Robins and Bluebirds

     A scattered flock of about 120 American robins ran and stopped, ran and stopped, as they listened and watched for earthworms and other kinds of invertebrates on a greening meadow in mid-March of this year.  A few days later,I saw several robins, and a pair of mallard ducks, a killdeer plover and two male red-winged blackbirds getting a variety of foods along a clear rivulet bordered by lush, green grass.
     The robins and other birds were lovely sights in those human-made habitats.  And those robins had just come north for the nesting season, much to the thrill of people who were waiting for those birds' spring arrival.  At that time, and through the rest of March, robins seem to be most everywhere- on lawns, bare-ground fields and along tiny waterways. 
     Some robins and eastern bluebirds spend winters in southeastern Pennsylvania, but others drift south to escape the northern winter.  The birds that stay north consume berries in hedgerows, woodland edges and suburban areas.  But those individuals that went south, suddenly return north by the middle of March, to the joy of many people. 
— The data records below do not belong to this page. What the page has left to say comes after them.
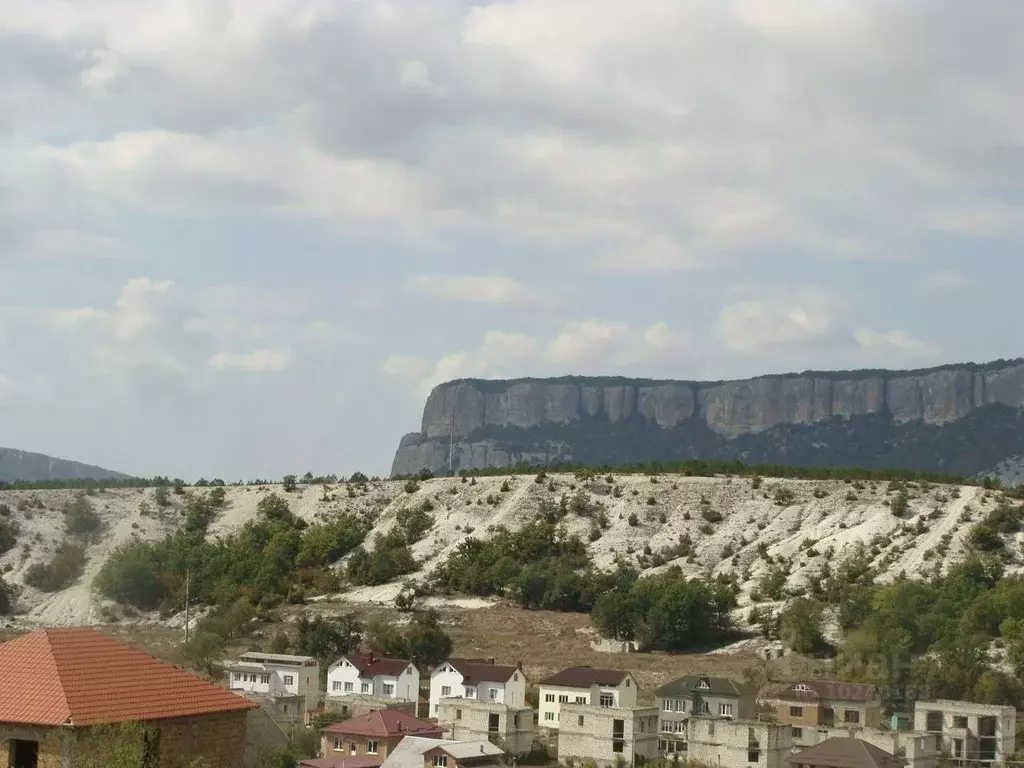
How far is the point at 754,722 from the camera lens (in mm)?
53750

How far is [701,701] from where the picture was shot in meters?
59.6

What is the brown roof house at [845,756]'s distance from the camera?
→ 164 feet

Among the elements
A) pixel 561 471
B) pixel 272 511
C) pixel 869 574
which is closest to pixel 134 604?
pixel 272 511

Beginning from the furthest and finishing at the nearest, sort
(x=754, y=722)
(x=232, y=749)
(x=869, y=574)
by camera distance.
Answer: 1. (x=869, y=574)
2. (x=754, y=722)
3. (x=232, y=749)

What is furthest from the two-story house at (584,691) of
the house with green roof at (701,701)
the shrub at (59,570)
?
the shrub at (59,570)

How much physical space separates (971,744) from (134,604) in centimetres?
5308

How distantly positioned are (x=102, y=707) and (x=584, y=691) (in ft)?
144

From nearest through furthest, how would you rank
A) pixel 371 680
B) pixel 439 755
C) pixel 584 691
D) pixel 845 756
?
pixel 439 755 < pixel 845 756 < pixel 584 691 < pixel 371 680

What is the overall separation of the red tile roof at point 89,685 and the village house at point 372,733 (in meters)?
32.2

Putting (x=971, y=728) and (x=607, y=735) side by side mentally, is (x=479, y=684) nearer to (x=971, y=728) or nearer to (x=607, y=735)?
(x=607, y=735)

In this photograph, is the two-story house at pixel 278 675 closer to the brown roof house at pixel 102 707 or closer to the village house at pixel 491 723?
the village house at pixel 491 723

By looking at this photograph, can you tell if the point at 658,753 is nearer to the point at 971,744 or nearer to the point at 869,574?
the point at 971,744

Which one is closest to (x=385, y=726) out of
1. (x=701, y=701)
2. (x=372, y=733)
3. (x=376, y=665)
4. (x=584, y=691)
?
(x=372, y=733)

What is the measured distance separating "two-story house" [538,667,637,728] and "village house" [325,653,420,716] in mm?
5688
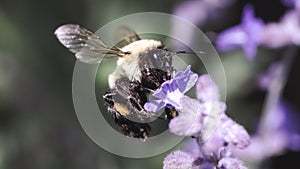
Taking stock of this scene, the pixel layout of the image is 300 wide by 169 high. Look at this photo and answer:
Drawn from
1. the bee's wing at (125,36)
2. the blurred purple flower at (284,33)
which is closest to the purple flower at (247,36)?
the blurred purple flower at (284,33)

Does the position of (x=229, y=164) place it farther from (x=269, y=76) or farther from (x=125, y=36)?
(x=269, y=76)

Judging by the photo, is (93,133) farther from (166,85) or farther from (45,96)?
(166,85)

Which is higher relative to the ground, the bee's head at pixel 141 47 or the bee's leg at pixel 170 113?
the bee's head at pixel 141 47

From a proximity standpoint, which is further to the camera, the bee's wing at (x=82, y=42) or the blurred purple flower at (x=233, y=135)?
the bee's wing at (x=82, y=42)

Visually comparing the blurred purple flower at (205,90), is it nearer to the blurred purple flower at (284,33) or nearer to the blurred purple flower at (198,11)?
the blurred purple flower at (284,33)

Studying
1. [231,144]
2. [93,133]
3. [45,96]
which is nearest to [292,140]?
[93,133]

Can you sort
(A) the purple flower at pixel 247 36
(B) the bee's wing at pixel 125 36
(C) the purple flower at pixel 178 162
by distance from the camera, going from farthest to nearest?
(A) the purple flower at pixel 247 36, (B) the bee's wing at pixel 125 36, (C) the purple flower at pixel 178 162

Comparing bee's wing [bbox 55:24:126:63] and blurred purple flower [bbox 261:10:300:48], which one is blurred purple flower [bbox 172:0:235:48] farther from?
bee's wing [bbox 55:24:126:63]

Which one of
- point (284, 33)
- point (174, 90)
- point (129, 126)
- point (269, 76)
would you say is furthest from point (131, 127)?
point (269, 76)
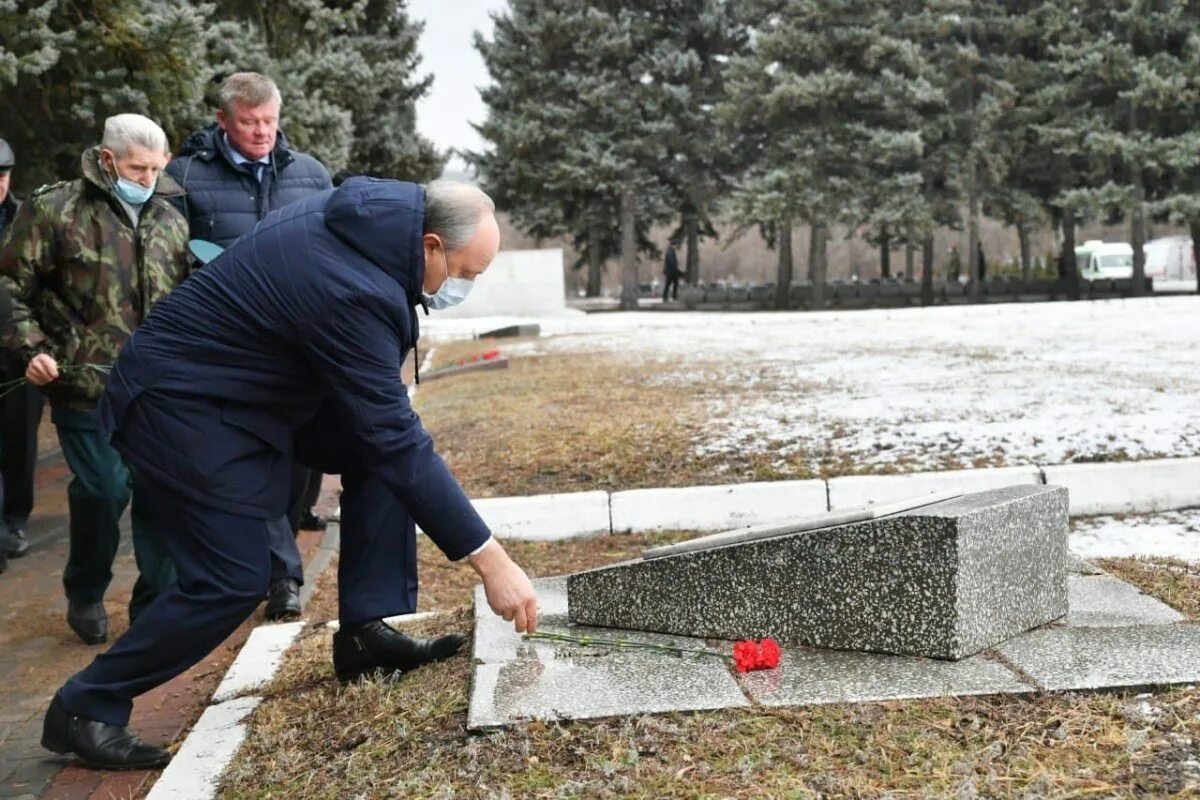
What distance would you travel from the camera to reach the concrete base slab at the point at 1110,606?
11.0 ft

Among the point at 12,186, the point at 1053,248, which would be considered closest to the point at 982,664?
the point at 12,186

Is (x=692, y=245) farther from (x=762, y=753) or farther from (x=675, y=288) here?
(x=762, y=753)

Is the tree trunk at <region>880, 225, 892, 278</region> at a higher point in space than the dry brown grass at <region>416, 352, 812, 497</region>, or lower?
higher

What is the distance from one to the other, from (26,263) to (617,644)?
8.87 ft

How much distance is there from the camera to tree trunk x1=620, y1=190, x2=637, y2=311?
34.0 m

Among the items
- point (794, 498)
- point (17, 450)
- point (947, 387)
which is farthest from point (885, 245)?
point (17, 450)

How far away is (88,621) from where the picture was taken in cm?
477

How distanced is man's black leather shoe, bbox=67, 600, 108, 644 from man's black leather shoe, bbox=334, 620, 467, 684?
165 cm

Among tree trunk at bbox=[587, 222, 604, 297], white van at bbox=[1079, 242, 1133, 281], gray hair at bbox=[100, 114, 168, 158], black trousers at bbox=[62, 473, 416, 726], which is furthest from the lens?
A: white van at bbox=[1079, 242, 1133, 281]

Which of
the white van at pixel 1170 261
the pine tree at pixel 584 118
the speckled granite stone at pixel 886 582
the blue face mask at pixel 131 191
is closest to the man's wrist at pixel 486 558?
the speckled granite stone at pixel 886 582

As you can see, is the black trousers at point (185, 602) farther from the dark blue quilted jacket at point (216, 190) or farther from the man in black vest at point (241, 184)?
the dark blue quilted jacket at point (216, 190)

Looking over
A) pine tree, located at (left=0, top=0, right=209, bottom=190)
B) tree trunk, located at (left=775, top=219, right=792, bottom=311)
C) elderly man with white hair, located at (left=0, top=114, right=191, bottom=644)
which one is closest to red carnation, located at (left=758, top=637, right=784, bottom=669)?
elderly man with white hair, located at (left=0, top=114, right=191, bottom=644)

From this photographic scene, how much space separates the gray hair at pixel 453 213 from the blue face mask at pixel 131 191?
82.0 inches

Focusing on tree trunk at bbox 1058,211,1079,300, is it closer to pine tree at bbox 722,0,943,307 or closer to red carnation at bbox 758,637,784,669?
pine tree at bbox 722,0,943,307
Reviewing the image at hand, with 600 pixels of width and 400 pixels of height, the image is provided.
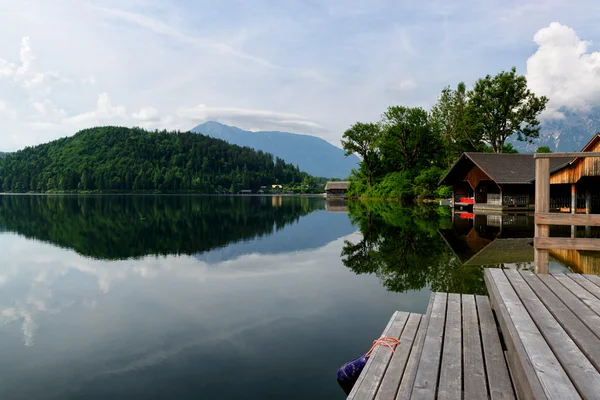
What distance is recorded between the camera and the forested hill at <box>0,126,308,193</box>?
492ft

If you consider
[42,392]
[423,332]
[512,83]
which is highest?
[512,83]

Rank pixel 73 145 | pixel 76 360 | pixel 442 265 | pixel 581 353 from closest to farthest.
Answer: pixel 581 353, pixel 76 360, pixel 442 265, pixel 73 145

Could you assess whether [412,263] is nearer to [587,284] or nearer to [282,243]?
[587,284]

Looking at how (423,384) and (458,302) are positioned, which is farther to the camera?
(458,302)

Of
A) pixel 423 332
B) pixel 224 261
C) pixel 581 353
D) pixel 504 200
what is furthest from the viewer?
pixel 504 200

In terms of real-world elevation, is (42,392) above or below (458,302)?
below

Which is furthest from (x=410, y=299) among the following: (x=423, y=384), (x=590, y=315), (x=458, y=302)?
(x=423, y=384)

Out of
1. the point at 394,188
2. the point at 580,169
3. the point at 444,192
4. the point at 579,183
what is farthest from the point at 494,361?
the point at 394,188

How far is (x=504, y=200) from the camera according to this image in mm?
38375

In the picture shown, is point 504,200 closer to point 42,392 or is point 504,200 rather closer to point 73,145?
point 42,392

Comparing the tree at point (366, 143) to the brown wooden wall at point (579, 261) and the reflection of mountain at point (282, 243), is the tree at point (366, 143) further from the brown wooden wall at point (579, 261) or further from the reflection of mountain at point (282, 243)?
the brown wooden wall at point (579, 261)

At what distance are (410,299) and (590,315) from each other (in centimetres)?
462

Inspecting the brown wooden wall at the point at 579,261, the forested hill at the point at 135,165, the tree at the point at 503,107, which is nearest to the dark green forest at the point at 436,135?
the tree at the point at 503,107

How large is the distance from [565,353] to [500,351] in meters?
0.99
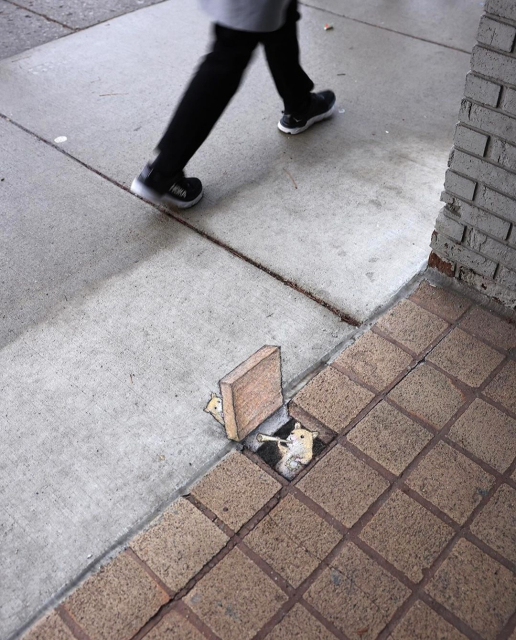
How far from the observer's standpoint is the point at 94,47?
391 cm

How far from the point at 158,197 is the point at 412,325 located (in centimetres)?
119

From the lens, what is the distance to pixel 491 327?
6.89 feet

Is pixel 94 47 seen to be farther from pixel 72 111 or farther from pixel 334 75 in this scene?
pixel 334 75

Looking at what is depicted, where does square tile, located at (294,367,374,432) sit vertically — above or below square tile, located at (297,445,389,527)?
above

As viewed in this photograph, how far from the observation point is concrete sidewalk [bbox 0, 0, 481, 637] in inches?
69.2

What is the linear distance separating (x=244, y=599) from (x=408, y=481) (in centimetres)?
54

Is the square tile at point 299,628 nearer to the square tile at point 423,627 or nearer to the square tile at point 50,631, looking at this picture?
the square tile at point 423,627

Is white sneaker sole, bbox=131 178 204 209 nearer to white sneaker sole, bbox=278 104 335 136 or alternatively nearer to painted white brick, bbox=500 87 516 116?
white sneaker sole, bbox=278 104 335 136

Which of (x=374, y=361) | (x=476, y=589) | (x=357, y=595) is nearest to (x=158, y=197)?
(x=374, y=361)

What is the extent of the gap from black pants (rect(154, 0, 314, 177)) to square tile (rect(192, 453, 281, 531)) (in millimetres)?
1328

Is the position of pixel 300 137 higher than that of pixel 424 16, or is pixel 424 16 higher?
pixel 424 16

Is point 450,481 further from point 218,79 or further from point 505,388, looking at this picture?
point 218,79

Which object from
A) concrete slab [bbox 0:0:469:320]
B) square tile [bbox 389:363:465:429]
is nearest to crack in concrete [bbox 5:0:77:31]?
concrete slab [bbox 0:0:469:320]

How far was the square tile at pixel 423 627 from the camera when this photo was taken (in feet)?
4.70
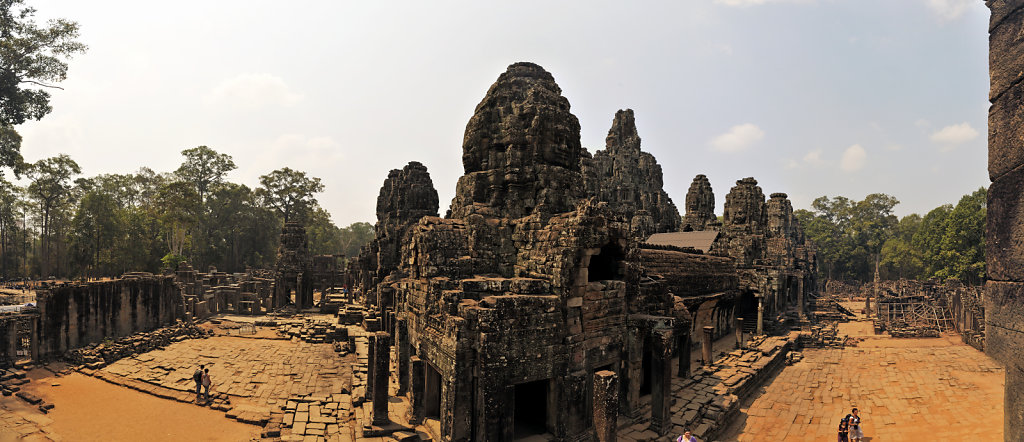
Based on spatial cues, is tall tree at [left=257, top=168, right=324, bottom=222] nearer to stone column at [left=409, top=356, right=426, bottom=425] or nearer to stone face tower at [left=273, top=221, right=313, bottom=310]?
stone face tower at [left=273, top=221, right=313, bottom=310]

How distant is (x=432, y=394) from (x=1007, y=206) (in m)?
10.2

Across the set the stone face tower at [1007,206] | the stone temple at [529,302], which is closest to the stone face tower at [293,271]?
the stone temple at [529,302]

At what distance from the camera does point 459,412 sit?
28.4 ft

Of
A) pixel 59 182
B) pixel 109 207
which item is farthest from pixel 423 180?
pixel 59 182

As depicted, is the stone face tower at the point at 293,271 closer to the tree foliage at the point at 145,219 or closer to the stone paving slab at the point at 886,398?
the tree foliage at the point at 145,219

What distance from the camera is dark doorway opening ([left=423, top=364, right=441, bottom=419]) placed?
10.5m

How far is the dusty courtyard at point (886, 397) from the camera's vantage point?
12188 millimetres

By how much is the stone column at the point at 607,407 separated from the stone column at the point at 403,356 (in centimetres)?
599

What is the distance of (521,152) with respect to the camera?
1271cm

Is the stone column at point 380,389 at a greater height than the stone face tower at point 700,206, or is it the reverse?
the stone face tower at point 700,206

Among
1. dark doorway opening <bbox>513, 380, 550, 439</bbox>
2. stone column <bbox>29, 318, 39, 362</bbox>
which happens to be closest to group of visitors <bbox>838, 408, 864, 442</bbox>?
dark doorway opening <bbox>513, 380, 550, 439</bbox>

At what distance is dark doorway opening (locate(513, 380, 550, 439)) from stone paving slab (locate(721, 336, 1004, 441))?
17.8 ft

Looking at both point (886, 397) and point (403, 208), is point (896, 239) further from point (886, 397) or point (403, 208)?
point (403, 208)

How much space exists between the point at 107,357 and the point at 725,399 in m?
22.9
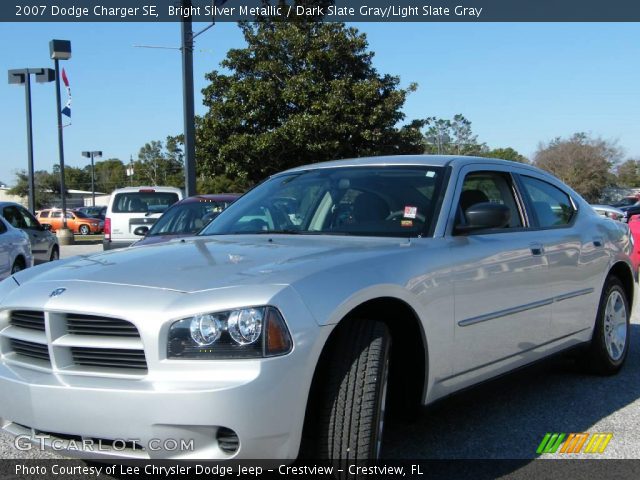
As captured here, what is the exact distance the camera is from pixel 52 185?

     The attractive robins and bluebirds are related to each other in the thrush family.  Fledgling robins and bluebirds have spotted chests, as do thrushes.  But adult robins and bluebirds have reddish-brown chests.
     Toward late March, each male robin repeatedly sings his lusty melodies from trees and shrubs on lawns to establish his territory and attract a mate for raising young.  Robins mostly sing before sunrise when younger suburban areas ring with many robin concerts at once.  But robins utter their sweet songs any time of day, including after sunset.  
     And by late March, male bluebirds sing their delightfully gentle phrases of three or four whistled notes while perched on fence posts and tree twigs on the edges of fields and meadows.  The male bluebird, himself, is striking with the blue sky on his upper parts and the Earth on his chest.
     By early April, female robins and bluebirds look for nesting sites, the robins in the forks of trees and bushes in suburban areas.  Female bluebirds search for tree cavities created by woodpeckers or wind ripping limbs off trees, exposing the wood to agents of decay.  They look for those hollows in trees in meadows, hedgerows and woodland edges.
     Some people erect bird houses in weedy pastures and field edges especially for bluebirds to nest in.  And that species does, if not chased out by house wrens, house sparrows or tree swallows.  Placing bluebird houses in the right habitat is the key to keeping away much of the feathered competition for those boxes.  House wrens prefer woodland edges and house sparrows like to be around buildings.  But tree swallows enjoy much the same habitat as bluebirds.  Incidentally, an entrance diameter of one and a half inches will keep starlings from taking over bluebird boxes.  
     By mid-April, female robins and bluebirds build nurseries.  Robins use mud and grass to create open cups among twigs in trees and shrubs.  Bluebirds layer grass in tree cavities and bird boxes.  Each female of both related species lays an average of four blue eggs in her cradle.  The young hatch about twelve days later and fledge their nurseries toward the end of May.  Many females of both kinds soon start a second brood that fledges by late July.
     Interestingly, American robins and eastern bluebirds, as species, have benefited from Europeans' clearing of forests in the eastern United States to create farmland.  Several kinds of spot-breasted thrushes thrived in those seemingly unending woodlands.  Robins and bluebirds, however, were restricted to woodland clearings that had some shrubbery and trees, but were limited in acreage.  But when those forests were cut away for fields and pastures, spot-breasted thrushes retreated with the woods, but robins and bluebirds expanded their ranges and numbers with the unrelenting expansion of farmland that was created.  Today robins are adapted mostly to younger suburbs and bluebirds have adjusted to weedy fields, both of which are human-made habitats.             
     Robins and bluebirds are common today in the built habitats they adapted to.  And each kind of bird brings much beauty and intrigue to the habitat it reigns in.  We are blessed with their presence.